### STATED PROBLEM
Reproduce the rows verbatim, starting at the line that contains "Does the rock" and continuing through the end of the rows, with both ends included.

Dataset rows
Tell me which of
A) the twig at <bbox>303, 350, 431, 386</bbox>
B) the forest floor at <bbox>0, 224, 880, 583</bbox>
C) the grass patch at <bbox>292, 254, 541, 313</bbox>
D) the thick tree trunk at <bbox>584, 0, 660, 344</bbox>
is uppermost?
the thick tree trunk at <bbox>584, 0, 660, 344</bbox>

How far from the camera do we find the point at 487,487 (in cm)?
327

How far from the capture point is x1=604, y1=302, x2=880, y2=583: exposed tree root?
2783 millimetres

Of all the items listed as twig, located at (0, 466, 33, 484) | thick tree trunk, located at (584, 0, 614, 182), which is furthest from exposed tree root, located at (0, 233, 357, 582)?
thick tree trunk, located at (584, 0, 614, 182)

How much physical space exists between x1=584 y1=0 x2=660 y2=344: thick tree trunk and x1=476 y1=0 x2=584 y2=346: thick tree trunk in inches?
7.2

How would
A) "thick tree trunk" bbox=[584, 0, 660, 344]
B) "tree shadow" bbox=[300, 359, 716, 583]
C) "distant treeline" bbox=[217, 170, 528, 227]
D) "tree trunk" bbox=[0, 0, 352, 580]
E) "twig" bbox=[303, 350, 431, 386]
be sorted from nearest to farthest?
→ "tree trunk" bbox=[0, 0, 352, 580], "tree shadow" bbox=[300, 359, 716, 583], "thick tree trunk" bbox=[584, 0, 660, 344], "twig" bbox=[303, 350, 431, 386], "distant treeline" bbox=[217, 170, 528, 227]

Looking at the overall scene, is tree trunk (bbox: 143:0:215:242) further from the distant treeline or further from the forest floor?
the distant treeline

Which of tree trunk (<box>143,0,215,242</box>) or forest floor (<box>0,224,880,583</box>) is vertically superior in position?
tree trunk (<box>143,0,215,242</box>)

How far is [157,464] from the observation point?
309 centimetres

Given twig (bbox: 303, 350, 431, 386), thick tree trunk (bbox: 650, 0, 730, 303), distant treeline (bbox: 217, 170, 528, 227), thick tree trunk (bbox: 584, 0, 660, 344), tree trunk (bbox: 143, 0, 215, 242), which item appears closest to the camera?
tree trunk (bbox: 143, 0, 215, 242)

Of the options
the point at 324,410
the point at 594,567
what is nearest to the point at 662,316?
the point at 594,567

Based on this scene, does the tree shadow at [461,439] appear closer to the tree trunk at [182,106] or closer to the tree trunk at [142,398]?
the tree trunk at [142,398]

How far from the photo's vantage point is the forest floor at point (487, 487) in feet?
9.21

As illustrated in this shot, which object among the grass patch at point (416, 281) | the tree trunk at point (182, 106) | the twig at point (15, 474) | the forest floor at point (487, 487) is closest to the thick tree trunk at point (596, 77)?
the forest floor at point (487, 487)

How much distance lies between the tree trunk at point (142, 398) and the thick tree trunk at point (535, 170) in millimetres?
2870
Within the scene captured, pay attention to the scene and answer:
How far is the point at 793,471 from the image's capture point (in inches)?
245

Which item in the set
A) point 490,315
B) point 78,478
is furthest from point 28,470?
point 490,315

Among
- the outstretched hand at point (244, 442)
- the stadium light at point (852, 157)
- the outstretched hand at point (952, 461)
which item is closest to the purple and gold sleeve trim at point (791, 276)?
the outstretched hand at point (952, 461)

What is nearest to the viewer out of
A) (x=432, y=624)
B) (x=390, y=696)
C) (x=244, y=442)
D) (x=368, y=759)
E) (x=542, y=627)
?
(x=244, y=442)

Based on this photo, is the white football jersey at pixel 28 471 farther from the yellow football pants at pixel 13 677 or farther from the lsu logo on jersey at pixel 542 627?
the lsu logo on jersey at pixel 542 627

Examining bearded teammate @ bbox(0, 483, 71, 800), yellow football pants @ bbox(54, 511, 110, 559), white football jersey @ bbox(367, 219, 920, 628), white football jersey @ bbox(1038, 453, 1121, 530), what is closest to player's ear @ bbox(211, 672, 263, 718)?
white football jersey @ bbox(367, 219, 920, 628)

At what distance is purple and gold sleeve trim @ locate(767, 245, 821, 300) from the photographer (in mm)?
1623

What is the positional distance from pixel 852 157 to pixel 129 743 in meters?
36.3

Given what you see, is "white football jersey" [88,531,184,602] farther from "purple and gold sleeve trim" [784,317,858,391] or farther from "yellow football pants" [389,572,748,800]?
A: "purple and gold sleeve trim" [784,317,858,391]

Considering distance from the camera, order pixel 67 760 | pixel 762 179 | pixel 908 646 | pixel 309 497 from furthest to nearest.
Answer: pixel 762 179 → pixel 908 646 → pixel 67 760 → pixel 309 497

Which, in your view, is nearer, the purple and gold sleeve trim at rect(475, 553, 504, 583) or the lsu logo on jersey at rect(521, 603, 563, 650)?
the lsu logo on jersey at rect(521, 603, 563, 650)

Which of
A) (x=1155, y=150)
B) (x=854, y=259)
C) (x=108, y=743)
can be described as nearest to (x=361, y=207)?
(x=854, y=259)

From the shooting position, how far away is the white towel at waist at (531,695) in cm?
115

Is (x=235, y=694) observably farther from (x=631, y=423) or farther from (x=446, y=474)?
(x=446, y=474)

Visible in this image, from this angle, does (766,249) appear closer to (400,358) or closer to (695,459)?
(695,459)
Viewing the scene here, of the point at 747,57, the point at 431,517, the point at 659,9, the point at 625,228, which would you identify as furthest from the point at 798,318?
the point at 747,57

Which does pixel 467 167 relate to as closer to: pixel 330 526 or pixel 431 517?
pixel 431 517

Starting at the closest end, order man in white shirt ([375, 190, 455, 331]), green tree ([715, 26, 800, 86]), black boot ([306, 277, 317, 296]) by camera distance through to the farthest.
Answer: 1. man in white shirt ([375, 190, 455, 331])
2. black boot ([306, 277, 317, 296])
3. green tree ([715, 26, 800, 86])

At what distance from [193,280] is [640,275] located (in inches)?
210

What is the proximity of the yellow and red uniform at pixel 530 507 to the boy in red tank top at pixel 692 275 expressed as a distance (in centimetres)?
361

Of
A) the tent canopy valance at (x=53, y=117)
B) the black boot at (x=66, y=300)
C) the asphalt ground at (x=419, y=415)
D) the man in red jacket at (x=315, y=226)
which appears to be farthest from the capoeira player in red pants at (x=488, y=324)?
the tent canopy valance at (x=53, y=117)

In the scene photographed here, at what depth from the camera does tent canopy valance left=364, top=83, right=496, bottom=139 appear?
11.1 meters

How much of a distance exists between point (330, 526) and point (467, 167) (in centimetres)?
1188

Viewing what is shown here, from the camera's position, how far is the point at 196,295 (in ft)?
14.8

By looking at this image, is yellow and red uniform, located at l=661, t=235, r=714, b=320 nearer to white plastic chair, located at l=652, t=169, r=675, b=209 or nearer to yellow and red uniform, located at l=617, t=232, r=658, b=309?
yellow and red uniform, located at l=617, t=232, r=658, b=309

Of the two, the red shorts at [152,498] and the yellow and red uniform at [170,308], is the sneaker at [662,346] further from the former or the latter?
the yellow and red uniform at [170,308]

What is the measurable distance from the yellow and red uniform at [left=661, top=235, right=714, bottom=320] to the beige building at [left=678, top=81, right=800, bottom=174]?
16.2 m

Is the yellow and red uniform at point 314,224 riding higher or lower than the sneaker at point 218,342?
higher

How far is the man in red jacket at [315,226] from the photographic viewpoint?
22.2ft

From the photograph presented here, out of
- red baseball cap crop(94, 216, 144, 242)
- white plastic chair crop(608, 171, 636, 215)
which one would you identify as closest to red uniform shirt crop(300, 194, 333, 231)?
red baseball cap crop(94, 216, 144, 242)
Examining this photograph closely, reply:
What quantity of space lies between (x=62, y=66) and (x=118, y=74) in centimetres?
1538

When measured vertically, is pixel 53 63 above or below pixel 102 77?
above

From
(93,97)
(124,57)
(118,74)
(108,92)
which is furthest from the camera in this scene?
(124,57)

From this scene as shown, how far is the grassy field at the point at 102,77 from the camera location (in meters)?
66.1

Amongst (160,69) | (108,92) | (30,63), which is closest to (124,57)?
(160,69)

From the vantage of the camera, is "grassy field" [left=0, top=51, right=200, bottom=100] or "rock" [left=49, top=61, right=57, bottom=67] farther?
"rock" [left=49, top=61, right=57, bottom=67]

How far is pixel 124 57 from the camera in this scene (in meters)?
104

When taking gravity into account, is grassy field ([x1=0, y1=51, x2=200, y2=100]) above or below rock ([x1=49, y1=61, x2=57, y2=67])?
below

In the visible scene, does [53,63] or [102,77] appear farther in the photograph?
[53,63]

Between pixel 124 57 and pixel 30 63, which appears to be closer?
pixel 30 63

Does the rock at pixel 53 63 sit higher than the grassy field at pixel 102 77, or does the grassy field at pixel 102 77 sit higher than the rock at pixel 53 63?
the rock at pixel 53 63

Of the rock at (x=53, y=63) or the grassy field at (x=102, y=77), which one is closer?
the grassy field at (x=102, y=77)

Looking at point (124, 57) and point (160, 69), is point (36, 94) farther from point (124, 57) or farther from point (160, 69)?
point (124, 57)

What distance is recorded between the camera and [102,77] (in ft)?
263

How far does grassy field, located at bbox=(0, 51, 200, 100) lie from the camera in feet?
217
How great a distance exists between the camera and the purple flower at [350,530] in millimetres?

### WORKED SOLUTION
Does the rock at pixel 53 63 sit higher than the grassy field at pixel 102 77, or does the grassy field at pixel 102 77 sit higher than the rock at pixel 53 63?
the rock at pixel 53 63

Of the rock at (x=53, y=63) or the grassy field at (x=102, y=77), which one is closer?
the grassy field at (x=102, y=77)

Looking at point (124, 57) and point (160, 69), is point (36, 94) farther from point (124, 57) or farther from point (160, 69)?
point (124, 57)

What distance is recorded between the camera and [102,77] (in ft)?
263

How far does grassy field, located at bbox=(0, 51, 200, 100) lie from the camera in feet?
217
How great a distance exists between the camera and the purple flower at [350,530] in millimetres?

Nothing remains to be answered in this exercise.